Written instruction 1
Condense the paragraph in the battery-heating text that begins "At some embodiments at least one temperature sensor" into a short list that keeps its main facts.
Written instruction 2
Reproduce verbatim the part of the battery-heating text running from "According to an optional aspect of the invention there" down to "SLI battery voltage.".

Reading text

* * * * * * * * *

According to an optional aspect of the invention the detecting device is connected to the heater switch. The heater switch is adapted to be controlled by information from the detecting device. Thanks to these provisions it is possible to detect, in a simple and reliable way, an external source of electric energy and activate the heater despite of the vehicle being not in operation.

According to an optional aspect of the invention there is a control unit arranged between the detecting device and the heater switch and the control unit is adapted to control the heater switch based on information from the detecting device. Thanks to these provisions it is possible to process inputs to determine whether the high voltage battery should be heated or not. These inputs may for example include high voltage battery temperature and /or SLI battery voltage.

At some embodiments at least one temperature sensor is connected to the control unit to provide high voltage battery temperature to the control unit. Hereby it is possible to start the battery heater only when heating is necessary. At some embodiments at least one voltage sensor may be connected to the control unit to provide SLI battery voltage to the control unit. Hereby it is possible to determine the charging status of the SLI battery and to determine if there is enough energy available in the SLI battery or if the SLI battery needs to be charged.

According to an optional aspect of the invention the means adapted to detect the connection comprises a relay adapted to close a contact switch, in which the relay is arranged in the detecting device, upon a connection of the electrical circuit to the external source of electric energy. This constitutes a simple and reliable way for detecting the connection of electric energy to the electrical circuit.

According to an optional aspect of the invention the electrical circuit comprises a charging unit adapted to charge the SLI battery. Using a charging unit makes it possible to charge the SLI battery before the battery heater is activated or to heat the high voltage battery simultaneously as charging the SLI battery, when the vehicle is not in operation. But it is also possible to heat the high voltage battery only by the use of the invention.

In accordance with the present invention there is also provided a vehicle comprising an arrangement for heating a high voltage battery according to what is mentioned above.

* * * * * * * * *

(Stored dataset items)
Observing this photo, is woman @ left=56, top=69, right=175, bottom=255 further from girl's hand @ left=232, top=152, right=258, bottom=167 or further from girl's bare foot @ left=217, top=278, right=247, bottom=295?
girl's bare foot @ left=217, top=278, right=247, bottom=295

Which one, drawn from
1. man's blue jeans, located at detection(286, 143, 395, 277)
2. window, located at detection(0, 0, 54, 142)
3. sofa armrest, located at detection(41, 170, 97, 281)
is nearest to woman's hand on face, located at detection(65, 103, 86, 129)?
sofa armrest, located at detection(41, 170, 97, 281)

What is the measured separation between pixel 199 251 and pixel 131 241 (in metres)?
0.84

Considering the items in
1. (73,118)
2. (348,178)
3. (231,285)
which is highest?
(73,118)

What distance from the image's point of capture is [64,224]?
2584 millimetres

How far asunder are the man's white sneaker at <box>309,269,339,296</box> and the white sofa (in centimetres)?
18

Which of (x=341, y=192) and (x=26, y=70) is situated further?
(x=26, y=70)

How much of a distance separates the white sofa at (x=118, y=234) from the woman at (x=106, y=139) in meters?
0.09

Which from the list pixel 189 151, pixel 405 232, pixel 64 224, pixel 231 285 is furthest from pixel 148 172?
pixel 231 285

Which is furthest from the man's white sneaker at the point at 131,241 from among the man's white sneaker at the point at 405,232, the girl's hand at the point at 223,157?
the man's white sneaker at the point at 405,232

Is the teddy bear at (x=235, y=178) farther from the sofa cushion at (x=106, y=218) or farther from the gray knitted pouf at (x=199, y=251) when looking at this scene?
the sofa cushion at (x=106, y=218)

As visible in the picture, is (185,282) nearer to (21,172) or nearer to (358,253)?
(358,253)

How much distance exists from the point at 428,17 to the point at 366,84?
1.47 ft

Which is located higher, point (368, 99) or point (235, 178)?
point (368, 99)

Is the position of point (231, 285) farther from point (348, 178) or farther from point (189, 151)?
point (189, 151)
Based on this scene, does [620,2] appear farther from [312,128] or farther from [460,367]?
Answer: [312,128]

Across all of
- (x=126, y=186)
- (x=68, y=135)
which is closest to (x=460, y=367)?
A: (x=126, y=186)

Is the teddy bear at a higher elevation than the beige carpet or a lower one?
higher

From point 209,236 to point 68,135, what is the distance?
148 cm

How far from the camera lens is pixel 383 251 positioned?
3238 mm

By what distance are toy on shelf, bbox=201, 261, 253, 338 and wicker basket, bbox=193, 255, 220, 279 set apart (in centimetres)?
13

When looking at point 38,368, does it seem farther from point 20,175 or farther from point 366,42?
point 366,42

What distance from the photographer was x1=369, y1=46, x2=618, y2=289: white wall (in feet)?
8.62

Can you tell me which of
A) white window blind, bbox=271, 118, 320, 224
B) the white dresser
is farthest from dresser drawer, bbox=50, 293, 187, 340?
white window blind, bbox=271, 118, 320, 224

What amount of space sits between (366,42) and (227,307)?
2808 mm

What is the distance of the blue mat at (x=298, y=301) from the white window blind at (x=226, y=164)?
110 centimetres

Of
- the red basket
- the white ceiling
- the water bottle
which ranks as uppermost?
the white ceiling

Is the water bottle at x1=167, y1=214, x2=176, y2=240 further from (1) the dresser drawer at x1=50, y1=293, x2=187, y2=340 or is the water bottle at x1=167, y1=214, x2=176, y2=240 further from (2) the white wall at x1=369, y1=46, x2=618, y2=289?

* * * * * * * * *

Task output 1
- At least one temperature sensor can be connected to the control unit to supply the high voltage battery temperature, so the battery heater starts only when heating is necessary.
- At least one voltage sensor may be connected to the control unit to supply the SLI battery voltage. This makes it possible to determine the SLI battery's charging status and whether it has enough energy or needs to be charged.

Task output 2
According to an optional aspect of the invention there is a control unit arranged between the detecting device and the heater switch and the control unit is adapted to control the heater switch based on information from the detecting device. Thanks to these provisions it is possible to process inputs to determine whether the high voltage battery should be heated or not. These inputs may for example include high voltage battery temperature and /or SLI battery voltage.